With Napoleon defeated, Dubourg decided to return to Europe to present the problems of the Church in Louisiana to the officials of the Congregation for the Propagation of the Faith, the department of the Roman Curia responsible for mission territories around the world. Before leaving, Dubourg created a controversy by naming another French émigré, Louis Sibourd, administrator in his absence. Friar Antonio refused to acknowledge Sibourd's authority unless Dubourg could show he had the authority to appoint a Vicar General, as he was not a bishop. With the controversy still raging, Dubourg sailed for France on 4 May 1815, arriving in Bordeaux in July, shortly after the Battle of Waterloo. The subsequent occupation of France by the Allied forces made travel difficult. Dubourg sent correspondence to Rome explaining the situation in New Orleans. The newly freed Pope Pius VII responded with a letter to Archbishop Carroll confirming Sibourd as Vicar General. Forthcoming was Dubourg’s appointment as bishop, followed by his consecration on 24 September 1815, at the Church of Saint Louis of the French in Rome.

In the course of his trip, Dubourg proceeded to recruit for his diocese. In northern Italy his appeal among the Congregation of the Mission, the Vincentians, led to his first recruit, Felix de Andreis. DeAndreas then recruited Joseph Rosati who, in time, would be the first Bishop of St. Louis and builder of what is now known as the Old Cathedral. Among other clergy who volunteered to serve were Leo-Raymond de Neckere and Antoine Blanc, who would become successive Bishops of New Orleans and Michael Portier who would become Bishop of Mobile. The scandals of Sedella induced Mother Marie Oliver, Superior of the Ursuline nuns back in France, to consider removal of her Sisters from New Orleans, but Dubourg talked her into, not only permitting them to stay, but sending nine postulants.

In January 1817, Dubourg visited Mother Madeleine Sophie Barat to ask her to send some of her Religious of the Sacred Heart to educate the girls of his diocese. One enthusiastic volunteer was the 47-year-old Mother Rose Philippine Duchesne, who led a group of four sisters in pursuit of her dream of teaching the Native Americans. Both of these women are now honored as saints. Joining the group were three members of the Brothers of the Christian Schools. He also collected art work which currently graces the Basilica of Saint Louis in Missouri and the Saint Louis Cathedral in New Orleans. As Bishop of Louisiana and the Floridas he made St. Louis his episcopal headquarters from 1817 to 1820.

#### [Problems and tasks]
• 1. According to the text on Dubourg, on what date was he consecrated as bishop?
• 2. Reproduce word for word the portion of the text on Dubourg that opens with the words containing "In the course" and closes with "sending nine postulants.".

#### [Records]
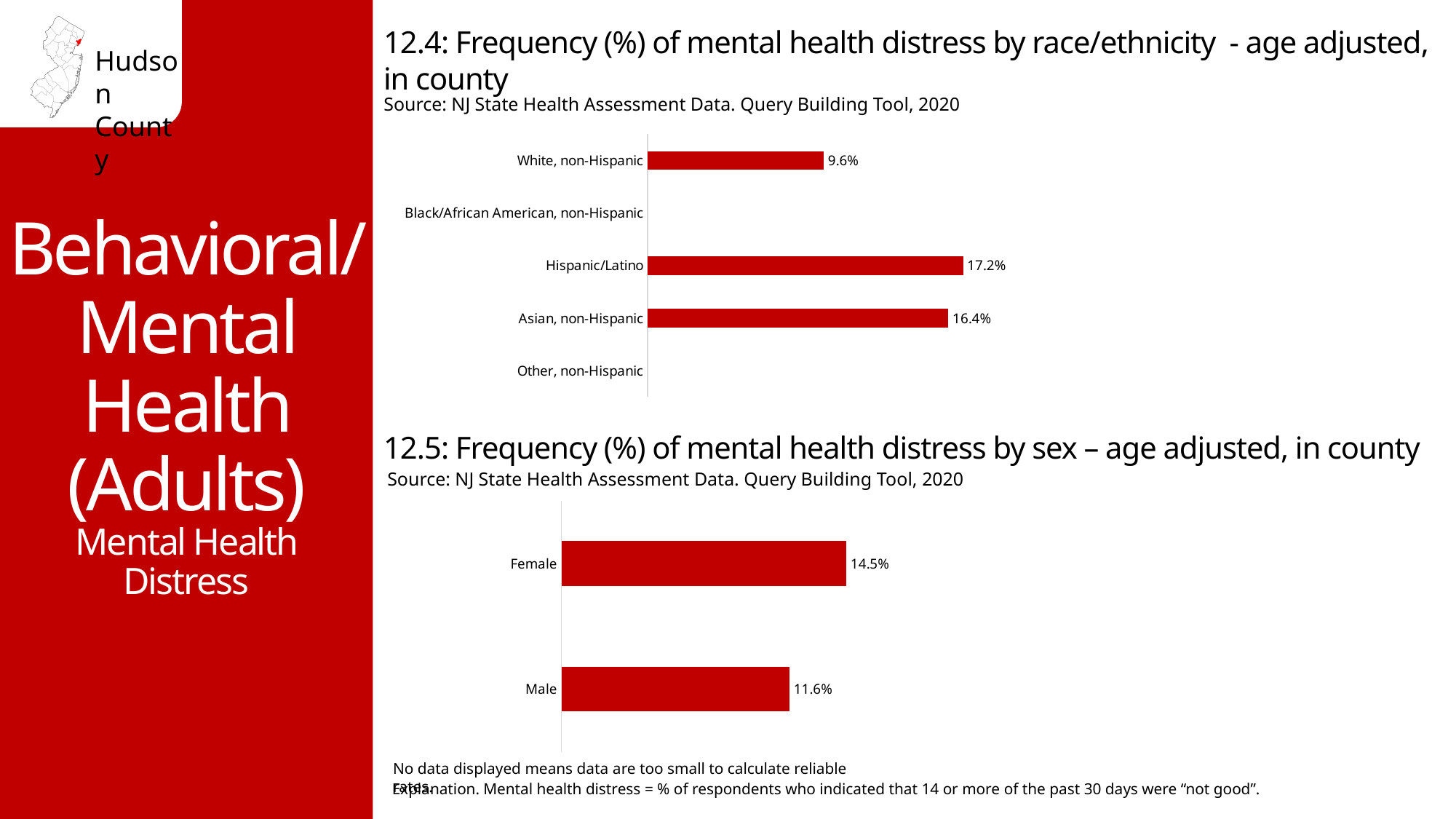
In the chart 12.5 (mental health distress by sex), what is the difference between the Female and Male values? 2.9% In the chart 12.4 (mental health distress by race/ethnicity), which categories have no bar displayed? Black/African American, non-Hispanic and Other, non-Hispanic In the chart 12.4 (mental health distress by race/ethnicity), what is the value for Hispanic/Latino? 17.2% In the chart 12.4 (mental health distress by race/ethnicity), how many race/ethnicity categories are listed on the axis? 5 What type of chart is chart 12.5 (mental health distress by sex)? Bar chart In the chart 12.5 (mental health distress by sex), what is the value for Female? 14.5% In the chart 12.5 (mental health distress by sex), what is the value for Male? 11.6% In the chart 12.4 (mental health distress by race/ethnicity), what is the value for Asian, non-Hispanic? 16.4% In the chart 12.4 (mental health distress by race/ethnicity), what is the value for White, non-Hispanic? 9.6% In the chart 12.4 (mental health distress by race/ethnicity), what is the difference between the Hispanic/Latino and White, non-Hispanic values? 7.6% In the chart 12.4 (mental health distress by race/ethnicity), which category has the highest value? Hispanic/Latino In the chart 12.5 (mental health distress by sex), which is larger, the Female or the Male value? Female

---

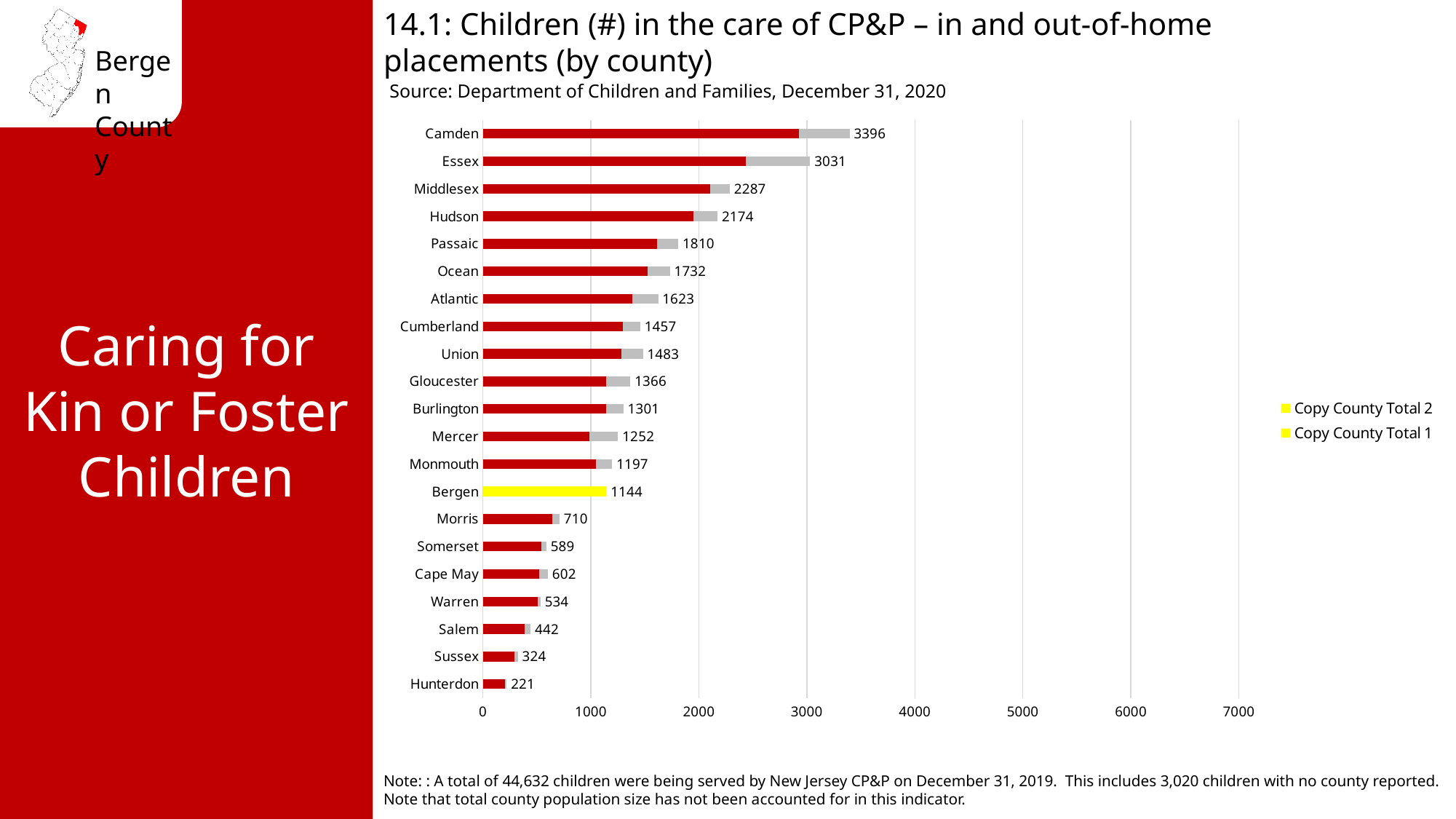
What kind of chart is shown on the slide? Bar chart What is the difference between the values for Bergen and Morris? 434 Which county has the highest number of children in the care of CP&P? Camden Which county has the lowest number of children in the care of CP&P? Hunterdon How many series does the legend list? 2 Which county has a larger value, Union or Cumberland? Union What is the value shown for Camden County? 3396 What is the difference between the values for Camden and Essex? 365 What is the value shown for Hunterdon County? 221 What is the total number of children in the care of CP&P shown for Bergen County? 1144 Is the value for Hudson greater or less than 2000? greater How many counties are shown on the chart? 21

#### [Written answers]
• 1. 24 September 1815

• 2.
In the course of his trip, Dubourg proceeded to recruit for his diocese. In northern Italy his appeal among the Congregation of the Mission, the Vincentians, led to his first recruit, Felix de Andreis. DeAndreas then recruited Joseph Rosati who, in time, would be the first Bishop of St. Louis and builder of what is now known as the Old Cathedral. Among other clergy who volunteered to serve were Leo-Raymond de Neckere and Antoine Blanc, who would become successive Bishops of New Orleans and Michael Portier who would become Bishop of Mobile. The scandals of Sedella induced Mother Marie Oliver, Superior of the Ursuline nuns back in France, to consider removal of her Sisters from New Orleans, but Dubourg talked her into, not only permitting them to stay, but sending nine postulants.